Limbourg (also spelled Limburg), three Netherlandish brothers who were the most famous of all late Gothic illuminators. They synthesized the achievements of contemporary illuminators into a style characterized by subtlety of line, painstaking technique, and minute rendering of detail. The sons of a sculptor, Arnold van Limbourg, they were also the nephews of Jean Malouel, court painter to the Duke of Burgundy, and are sometimes known by the name "Malouel." The brothers worked together, and although the most celebrated appears to have been the eldest brother, Pol, it is difficult to distinguish their individual styles.

About 1400 the brothers were apprenticed to a goldsmith in Paris, and between 1402 and 1404 Pol and Jehanequin were working for the Duke of Burgundy in Paris, possibly on the illustration of a Bible moralisée now in the Bibliothèque Nationale, Paris. Some time after Burgundy's death in 1404, they entered the service of his brother, the Duke de Berry, and it was for him that their most lavishly illustrated books of hours (the popular form of private prayer book of the period) were produced. The Belles Heures (or Les Heures d'Ailly; now in The Cloisters, New York) show the influence of the Italianate elements of the contemporary French artist Jacquemart de Hesdin's illuminations.

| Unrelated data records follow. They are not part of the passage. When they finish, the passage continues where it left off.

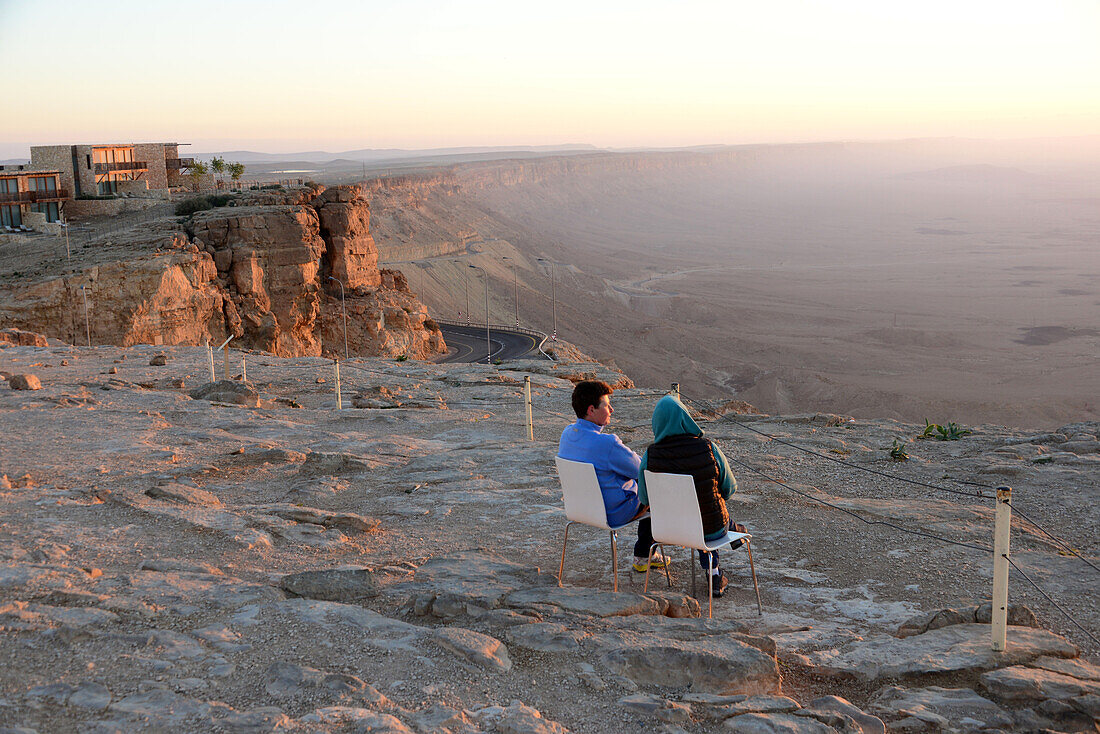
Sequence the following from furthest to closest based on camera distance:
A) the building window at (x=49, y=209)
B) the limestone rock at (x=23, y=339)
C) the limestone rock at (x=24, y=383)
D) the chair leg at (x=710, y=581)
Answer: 1. the building window at (x=49, y=209)
2. the limestone rock at (x=23, y=339)
3. the limestone rock at (x=24, y=383)
4. the chair leg at (x=710, y=581)

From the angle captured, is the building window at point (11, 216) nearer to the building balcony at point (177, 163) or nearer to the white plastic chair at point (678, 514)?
the building balcony at point (177, 163)

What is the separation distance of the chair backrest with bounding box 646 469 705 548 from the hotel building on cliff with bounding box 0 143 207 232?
175 ft

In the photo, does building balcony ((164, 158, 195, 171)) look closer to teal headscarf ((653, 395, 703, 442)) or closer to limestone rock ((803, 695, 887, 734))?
teal headscarf ((653, 395, 703, 442))

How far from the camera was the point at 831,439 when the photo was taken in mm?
15023

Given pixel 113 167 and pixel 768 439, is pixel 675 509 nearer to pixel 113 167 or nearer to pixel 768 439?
pixel 768 439

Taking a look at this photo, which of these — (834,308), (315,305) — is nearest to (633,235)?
(834,308)

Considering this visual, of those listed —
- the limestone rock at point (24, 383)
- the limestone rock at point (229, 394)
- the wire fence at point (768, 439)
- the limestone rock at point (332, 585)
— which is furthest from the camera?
the limestone rock at point (229, 394)

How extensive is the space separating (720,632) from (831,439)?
10.1 meters

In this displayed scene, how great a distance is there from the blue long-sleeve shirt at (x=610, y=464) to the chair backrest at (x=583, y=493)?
12cm

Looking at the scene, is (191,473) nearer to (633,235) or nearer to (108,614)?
(108,614)

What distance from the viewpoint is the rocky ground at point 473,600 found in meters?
4.66

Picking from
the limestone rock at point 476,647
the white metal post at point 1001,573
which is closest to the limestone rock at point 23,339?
the limestone rock at point 476,647

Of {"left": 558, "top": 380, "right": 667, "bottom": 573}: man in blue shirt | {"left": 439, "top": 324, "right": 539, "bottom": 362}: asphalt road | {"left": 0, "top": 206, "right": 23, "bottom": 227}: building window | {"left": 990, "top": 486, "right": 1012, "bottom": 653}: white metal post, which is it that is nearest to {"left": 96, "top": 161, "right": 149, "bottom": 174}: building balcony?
{"left": 0, "top": 206, "right": 23, "bottom": 227}: building window

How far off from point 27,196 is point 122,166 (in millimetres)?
8372
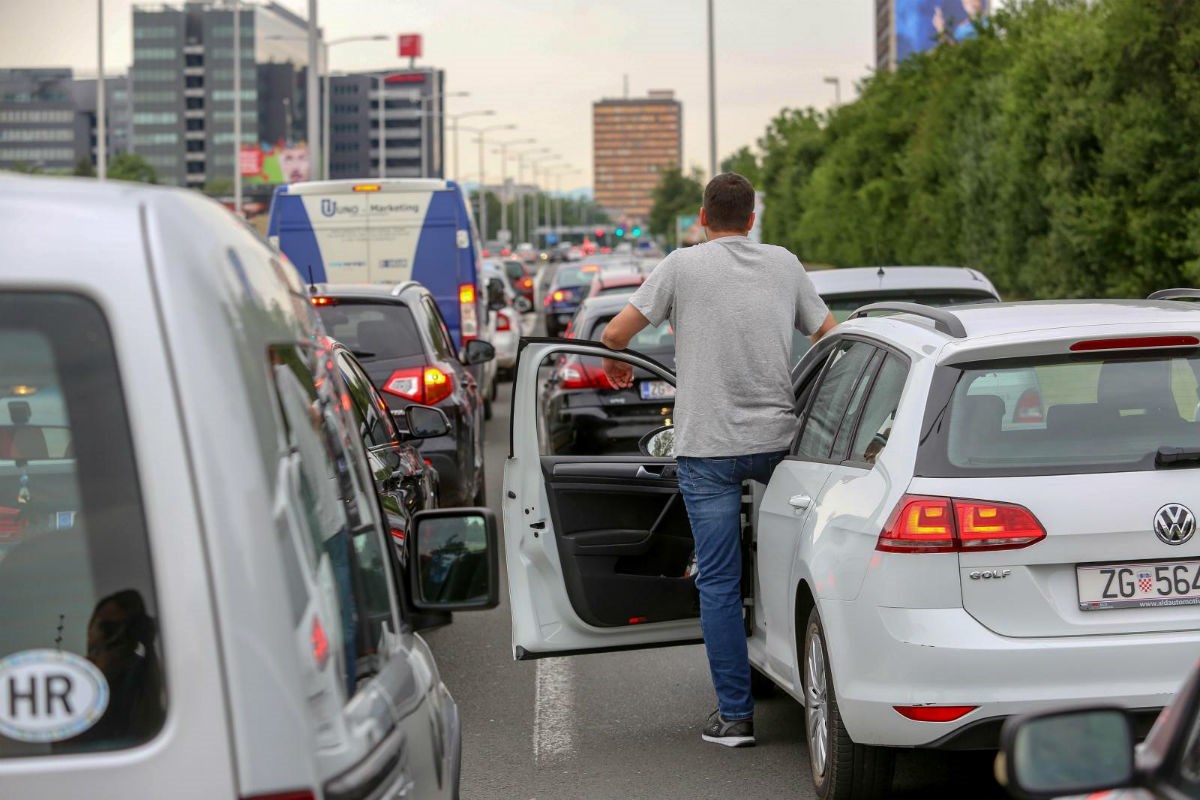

The Très Riches Heures du duc de Berry (Musée Condé, Chantilly, Fr.), considered their greatest work, is one of the landmarks of the art of book illumination and ranks among the supreme examples of the International Gothic style. It is essentially a court style, elegant and sophisticated, combining naturalism of detail with overall decorative effect. An awareness of the most progressive international currents of the time, particularly those deriving from Italy, suggests that at least one of the brothers visited there. The Très Riches Heures was left unfinished in 1416 but was completed about 1485 by Jean Colombe.

The Limbourg brothers were among the first to render specific landscape scenes with accuracy. Their art did much to determine the course that Early Netherlandish art was to take during the 15th century.